Dem Entwurf zufolge sollen Abtreibungen nicht mehr im Strafrechtsparagrafen 218 geregelt werden. Die Beratungspflicht für Frauen wird beibehalten, die Bedenkzeit von drei Tagen zwischen Beratung und Eingriff soll entfallen. Die Kosten eines Abbruchs sollen die Krankenkassen übernehmen. Mehr als 320 Abgeordnete der 733 Mitglieder des Bundestags unterstützen den Entwurf, darunter auch Bundeskanzler Olaf Scholz (SPD), Vizekanzler Robert Habeck und Außenministerin Annalena Baerbock (beide Grüne).

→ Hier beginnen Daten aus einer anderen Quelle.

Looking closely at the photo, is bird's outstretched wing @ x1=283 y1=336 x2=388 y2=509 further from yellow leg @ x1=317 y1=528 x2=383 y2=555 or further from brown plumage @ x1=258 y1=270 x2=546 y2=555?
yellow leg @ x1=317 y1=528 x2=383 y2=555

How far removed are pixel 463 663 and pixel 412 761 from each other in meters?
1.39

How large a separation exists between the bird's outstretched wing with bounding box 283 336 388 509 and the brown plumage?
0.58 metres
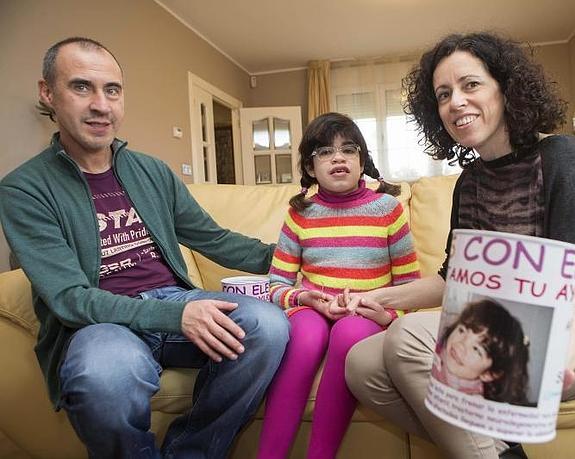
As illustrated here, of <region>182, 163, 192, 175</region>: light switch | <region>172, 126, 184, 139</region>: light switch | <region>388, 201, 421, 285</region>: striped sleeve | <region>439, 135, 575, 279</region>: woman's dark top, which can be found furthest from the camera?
<region>182, 163, 192, 175</region>: light switch

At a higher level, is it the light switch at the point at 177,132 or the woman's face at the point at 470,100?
the light switch at the point at 177,132

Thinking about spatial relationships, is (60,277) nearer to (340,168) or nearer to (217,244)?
(217,244)

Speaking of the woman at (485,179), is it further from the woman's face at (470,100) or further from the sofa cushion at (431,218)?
the sofa cushion at (431,218)

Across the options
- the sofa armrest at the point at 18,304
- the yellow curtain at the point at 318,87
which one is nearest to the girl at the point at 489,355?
the sofa armrest at the point at 18,304

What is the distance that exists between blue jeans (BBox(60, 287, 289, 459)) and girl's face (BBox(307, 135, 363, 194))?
441 millimetres

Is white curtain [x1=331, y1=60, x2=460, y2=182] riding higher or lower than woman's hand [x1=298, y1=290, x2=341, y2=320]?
higher

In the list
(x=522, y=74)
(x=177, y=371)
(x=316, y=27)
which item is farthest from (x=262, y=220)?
(x=316, y=27)

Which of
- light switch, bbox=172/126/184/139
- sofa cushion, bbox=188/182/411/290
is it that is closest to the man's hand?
sofa cushion, bbox=188/182/411/290

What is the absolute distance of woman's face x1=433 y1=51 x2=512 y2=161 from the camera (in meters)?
0.95

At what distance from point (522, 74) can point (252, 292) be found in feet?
2.58

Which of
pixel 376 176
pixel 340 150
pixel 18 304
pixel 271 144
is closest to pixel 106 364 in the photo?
pixel 18 304

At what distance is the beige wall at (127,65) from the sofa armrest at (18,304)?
47.2 inches

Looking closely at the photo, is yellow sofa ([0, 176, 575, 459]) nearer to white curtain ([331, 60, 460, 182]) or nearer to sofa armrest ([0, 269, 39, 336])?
sofa armrest ([0, 269, 39, 336])

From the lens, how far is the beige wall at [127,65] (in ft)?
8.33
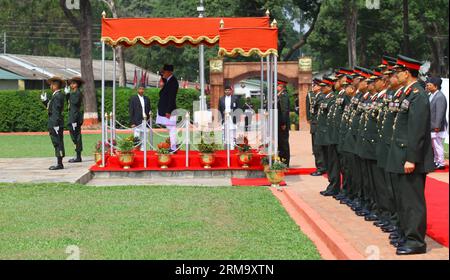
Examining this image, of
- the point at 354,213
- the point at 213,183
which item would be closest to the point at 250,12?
the point at 213,183

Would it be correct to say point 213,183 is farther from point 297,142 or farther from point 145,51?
point 145,51

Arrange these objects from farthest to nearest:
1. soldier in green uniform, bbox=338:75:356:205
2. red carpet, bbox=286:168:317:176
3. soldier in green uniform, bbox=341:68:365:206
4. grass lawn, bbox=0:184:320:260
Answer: red carpet, bbox=286:168:317:176, soldier in green uniform, bbox=338:75:356:205, soldier in green uniform, bbox=341:68:365:206, grass lawn, bbox=0:184:320:260

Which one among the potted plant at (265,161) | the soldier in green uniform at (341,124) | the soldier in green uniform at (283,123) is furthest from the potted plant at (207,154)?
the soldier in green uniform at (341,124)

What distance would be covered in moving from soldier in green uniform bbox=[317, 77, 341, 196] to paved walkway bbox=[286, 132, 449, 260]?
1.00ft

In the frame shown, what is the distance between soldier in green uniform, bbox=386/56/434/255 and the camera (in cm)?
851

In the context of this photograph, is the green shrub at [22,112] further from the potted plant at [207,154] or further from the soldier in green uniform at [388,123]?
the soldier in green uniform at [388,123]

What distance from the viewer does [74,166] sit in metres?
18.8

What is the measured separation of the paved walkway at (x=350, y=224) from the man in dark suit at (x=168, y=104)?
316cm

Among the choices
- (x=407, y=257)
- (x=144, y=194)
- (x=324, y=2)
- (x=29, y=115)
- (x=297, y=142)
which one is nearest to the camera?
(x=407, y=257)

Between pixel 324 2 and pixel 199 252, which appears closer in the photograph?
pixel 199 252

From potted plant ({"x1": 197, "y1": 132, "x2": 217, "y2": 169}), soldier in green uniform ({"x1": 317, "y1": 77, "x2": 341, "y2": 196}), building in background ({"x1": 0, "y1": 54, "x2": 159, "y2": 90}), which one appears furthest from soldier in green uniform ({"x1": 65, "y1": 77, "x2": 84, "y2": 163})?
building in background ({"x1": 0, "y1": 54, "x2": 159, "y2": 90})

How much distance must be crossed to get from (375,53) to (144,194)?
55.4 metres

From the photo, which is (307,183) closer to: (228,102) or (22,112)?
(228,102)

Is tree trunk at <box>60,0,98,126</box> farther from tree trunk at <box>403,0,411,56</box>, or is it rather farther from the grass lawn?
the grass lawn
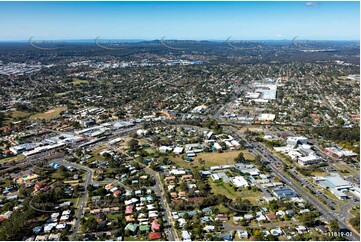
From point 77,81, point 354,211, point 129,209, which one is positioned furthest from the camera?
point 77,81

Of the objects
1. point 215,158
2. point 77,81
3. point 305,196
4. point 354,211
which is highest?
point 77,81

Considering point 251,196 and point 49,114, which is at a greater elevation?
point 251,196

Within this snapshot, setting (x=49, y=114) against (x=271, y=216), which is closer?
(x=271, y=216)

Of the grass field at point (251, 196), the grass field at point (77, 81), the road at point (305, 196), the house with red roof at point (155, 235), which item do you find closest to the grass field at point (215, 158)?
the road at point (305, 196)

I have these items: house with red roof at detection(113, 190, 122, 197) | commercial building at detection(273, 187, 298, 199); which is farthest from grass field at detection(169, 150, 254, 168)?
house with red roof at detection(113, 190, 122, 197)

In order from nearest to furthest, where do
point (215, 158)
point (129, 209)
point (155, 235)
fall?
point (155, 235)
point (129, 209)
point (215, 158)

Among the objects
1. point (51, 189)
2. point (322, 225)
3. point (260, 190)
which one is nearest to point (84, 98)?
point (51, 189)

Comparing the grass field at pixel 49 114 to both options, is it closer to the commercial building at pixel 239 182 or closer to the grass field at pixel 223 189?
the grass field at pixel 223 189

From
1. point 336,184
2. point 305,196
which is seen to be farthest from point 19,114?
point 336,184

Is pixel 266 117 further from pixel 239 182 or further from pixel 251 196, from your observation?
pixel 251 196
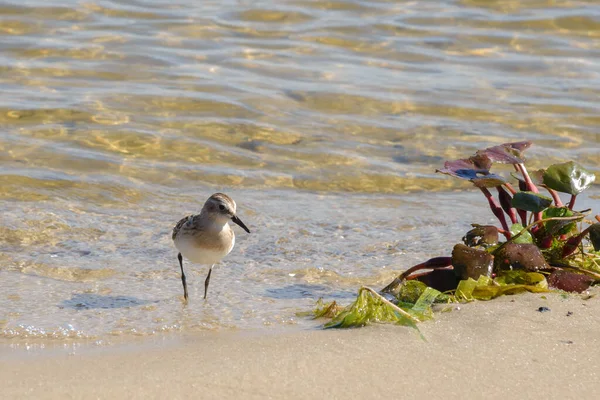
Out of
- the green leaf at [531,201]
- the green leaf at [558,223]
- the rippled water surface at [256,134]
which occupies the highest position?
the green leaf at [531,201]

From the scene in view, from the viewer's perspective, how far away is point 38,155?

Die Vorsitzende des Rechtsausschusses im Bundestag, Elisabeth Winkelmeier-Becker (CDU), lehnt den Gesetzesentwurf ab und verteidigte in der Debatte die geltende Regelung. Den Abbruch im ersten Drittel der Schwangerschaft als rechtmäßig zu erklären, sei „unvereinbar mit der Menschenwürde und dem Lebensrecht des Kindes“, sagte sie. Die CSU-Abgeordnete Dorothee Bär warf den Initiatorinnen des Gruppenantrags vor, die Debatte einseitig zu führen. Auch der Union gehe es um die Selbstbestimmung der Frau, sagte Bär, aber genauso um das ungeborene Kind.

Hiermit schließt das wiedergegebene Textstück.